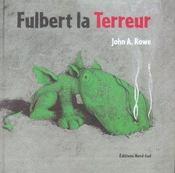 Fulbert la terreur - Intérieur - Format classique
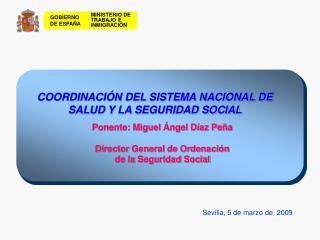 Ponente: Miguel  ngel D az Pe a  Director General de Ordenaci n de la Seguridad Social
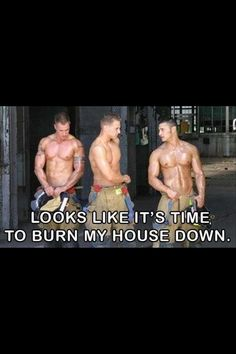 Why can't firefighters be this hot in real life??? Lol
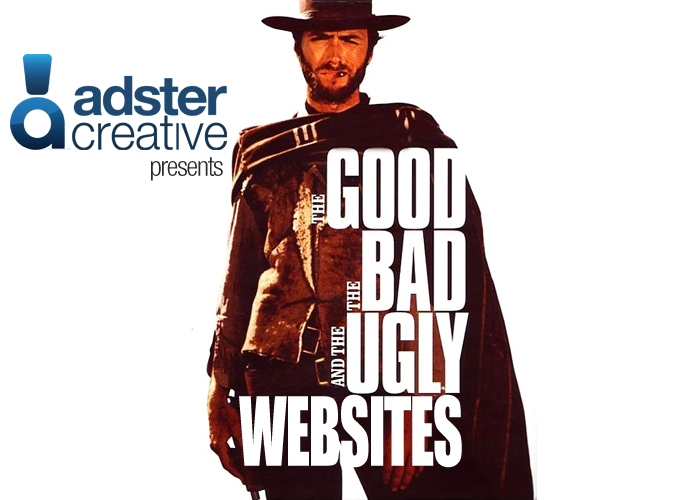 The Good, The Bad and The Ugly Websites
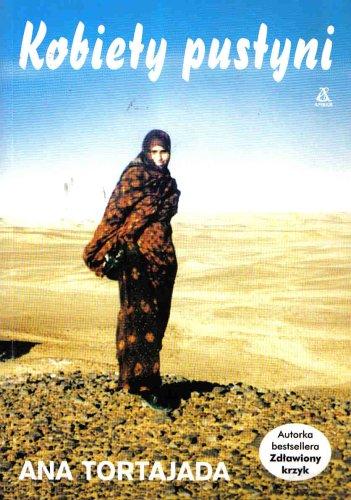 Kobiety Pustyni: Ana Tortajada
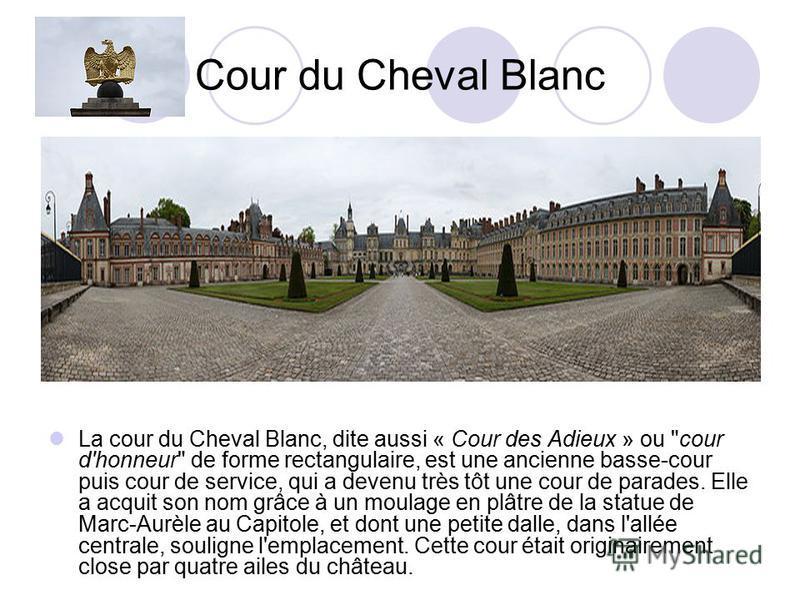 Cour du Cheval Blanc La cour du Cheval Blanc, dite aussi « Cour des Adieux » ou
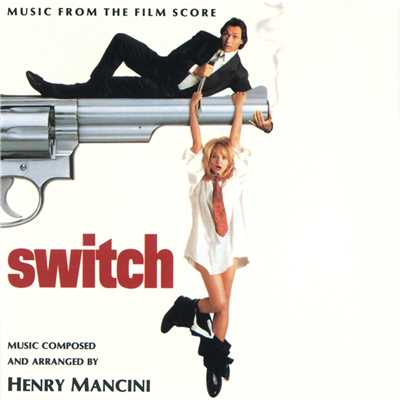 アルバム/Switch (Music From The Film Score)/Henry Mancini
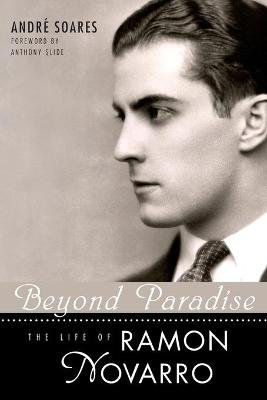 Beyond Paradise - The Life of Ramon Novarro (Paperback): Andre Soares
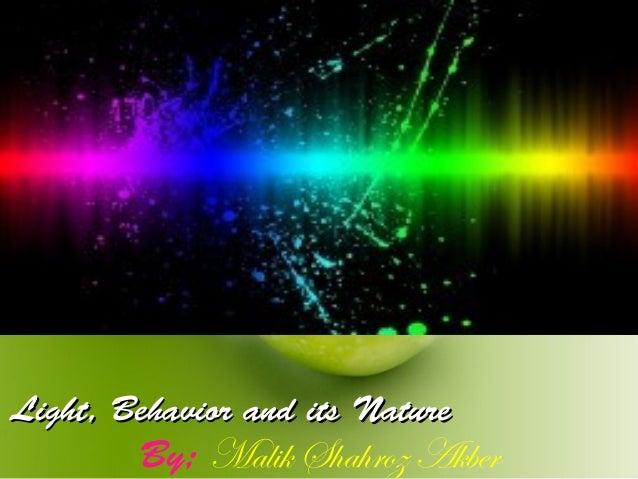Light, Behavior and its NatureLight, Behavior and its Nature By; Malik Shahroz Akber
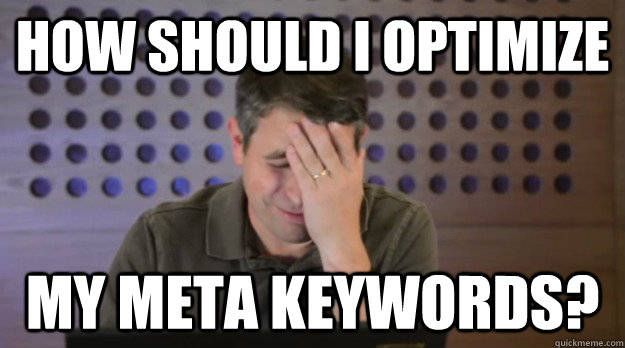 how should I optimize my meta keywords? - how should I optimize my meta keywords?  Facepalm Matt Cutts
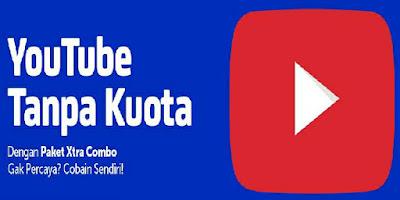 Nonton Youtube gratis tanpa Kuota dengan XL Paket Xtra Combo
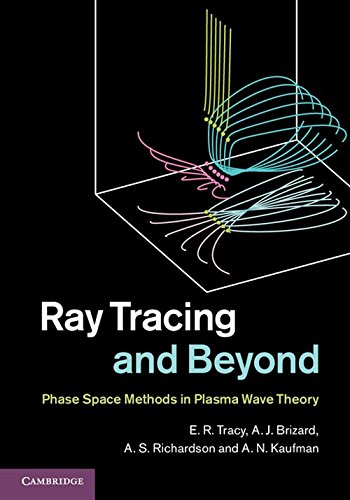 9780521768061: Ray Tracing and Beyond: Phase Space Methods in Plasma Wave Theory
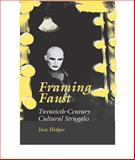 Framing Faust : Twentieth-Century Cultural Struggles, Hedges, Inez, 080932671X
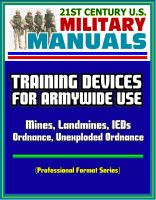 Cover for '21st Century U.S. Military Manuals: Training Devices for Armywide Use - Mines, Landmines, IEDs, Ordnance, Unexploded Ordnance (Professional Format Series)'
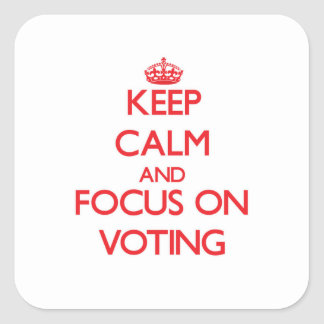 Keep Calm and focus on Voting Square Sticker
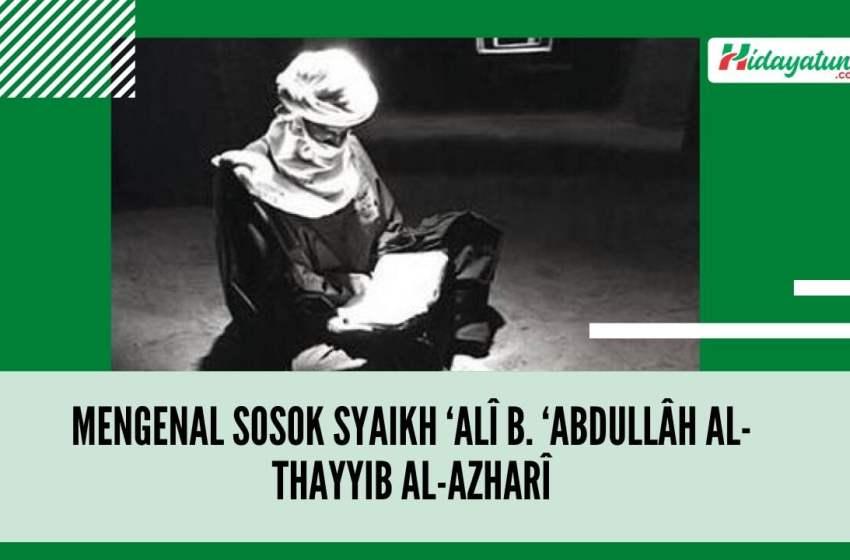 Mengenal Sosok Syaikh 'Alî b. 'Abdullâh al-Thayyib al-Azharî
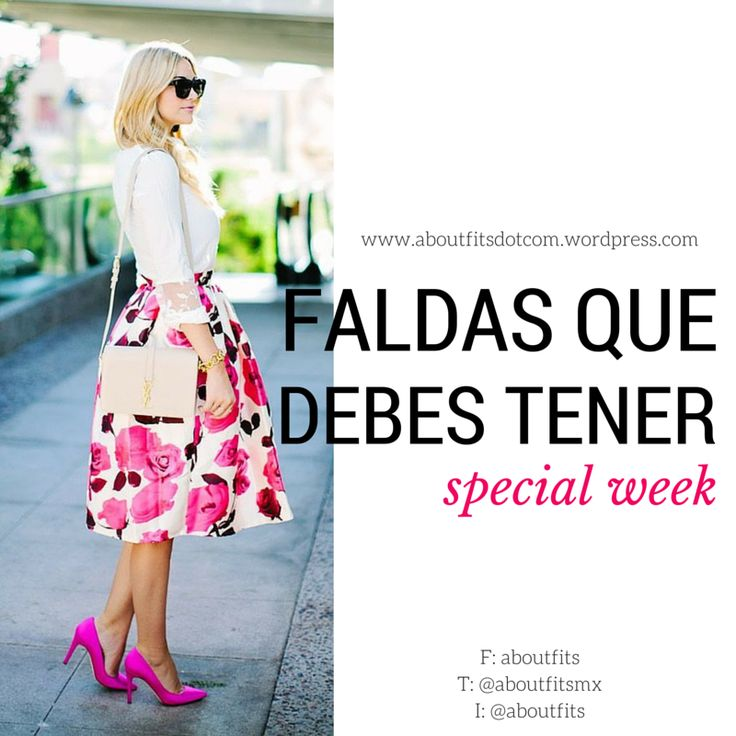 3 tipos de faldas que debes tener | Special Week | Fashion & Style Blog  skirt, musthave, wardrobe, falda mini, falda midi, falda maxi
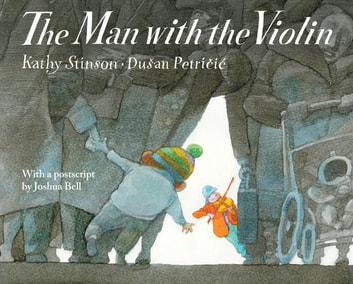 Man with the Violin, The ebook by Kathy Stinson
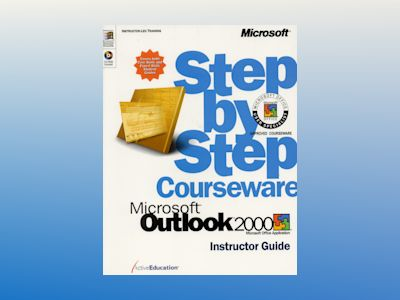 Microsoft Outlook 2000 Step by Step Courseware Trainer Pack av ActiveEducation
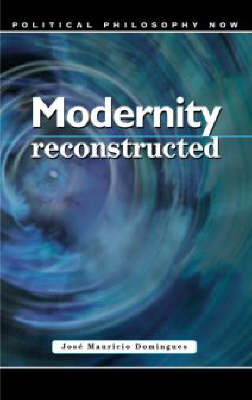 Modernity Reconstructed: Imaginary, Institutions and Phases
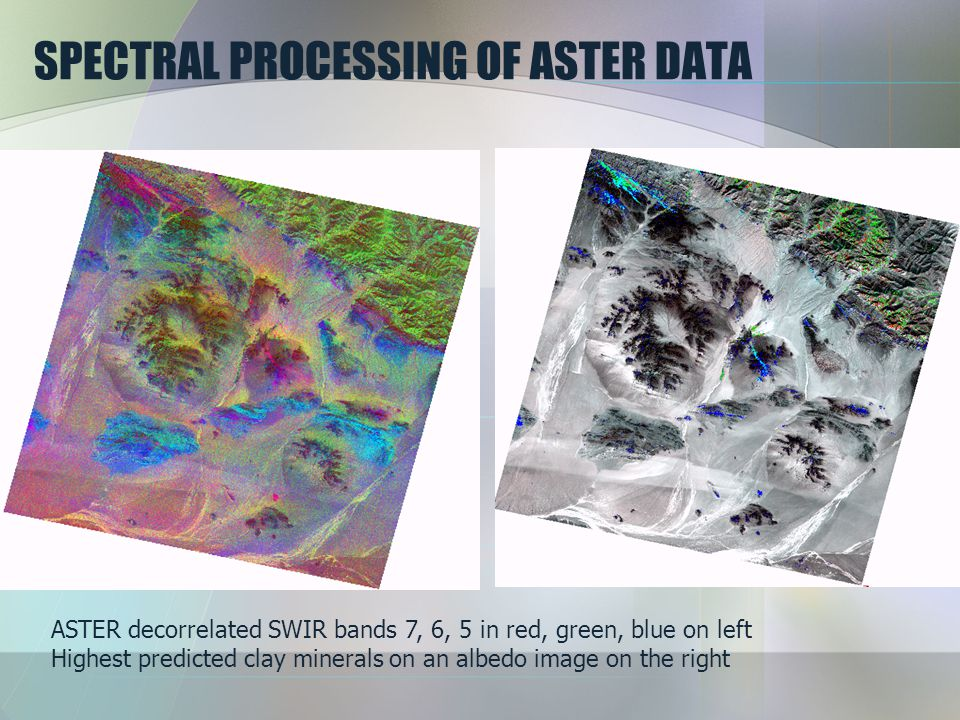 SPECTRAL PROCESSING OF ASTER DATA ASTER decorrelated SWIR bands 7, 6, 5 in red, green, blue on left Highest predicted clay minerals on an albedo image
######
> _WORK ITEM_
Your answer should consist of the lines above between those holding "Why can't firefighters" and "3 tipos de faldas", inclusive, reproduced word for word and without pictures.

> _RESULT OF THE EXERCISE_
 Why can't firefighters be this hot in real life??? Lol
 The Good, The Bad and The Ugly Websites
 Kobiety Pustyni: Ana Tortajada
 Cour du Cheval Blanc La cour du Cheval Blanc, dite aussi « Cour des Adieux » ou
 アルバム/Switch (Music From The Film Score)/Henry Mancini
 Beyond Paradise - The Life of Ramon Novarro (Paperback): Andre Soares
Light, Behavior and its NatureLight, Behavior and its Nature By; Malik Shahroz Akber
 how should I optimize my meta keywords? - how should I optimize my meta keywords?  Facepalm Matt Cutts
 Nonton Youtube gratis tanpa Kuota dengan XL Paket Xtra Combo
 9780521768061: Ray Tracing and Beyond: Phase Space Methods in Plasma Wave Theory
 Framing Faust : Twentieth-Century Cultural Struggles, Hedges, Inez, 080932671X
 Cover for '21st Century U.S. Military Manuals: Training Devices for Armywide Use - Mines, Landmines, IEDs, Ordnance, Unexploded Ordnance (Professional Format Series)'
 Keep Calm and focus on Voting Square Sticker
 Mengenal Sosok Syaikh 'Alî b. 'Abdullâh al-Thayyib al-Azharî
 3 tipos de faldas que debes tener | Special Week | Fashion & Style Blog  skirt, musthave, wardrobe, falda mini, falda midi, falda maxi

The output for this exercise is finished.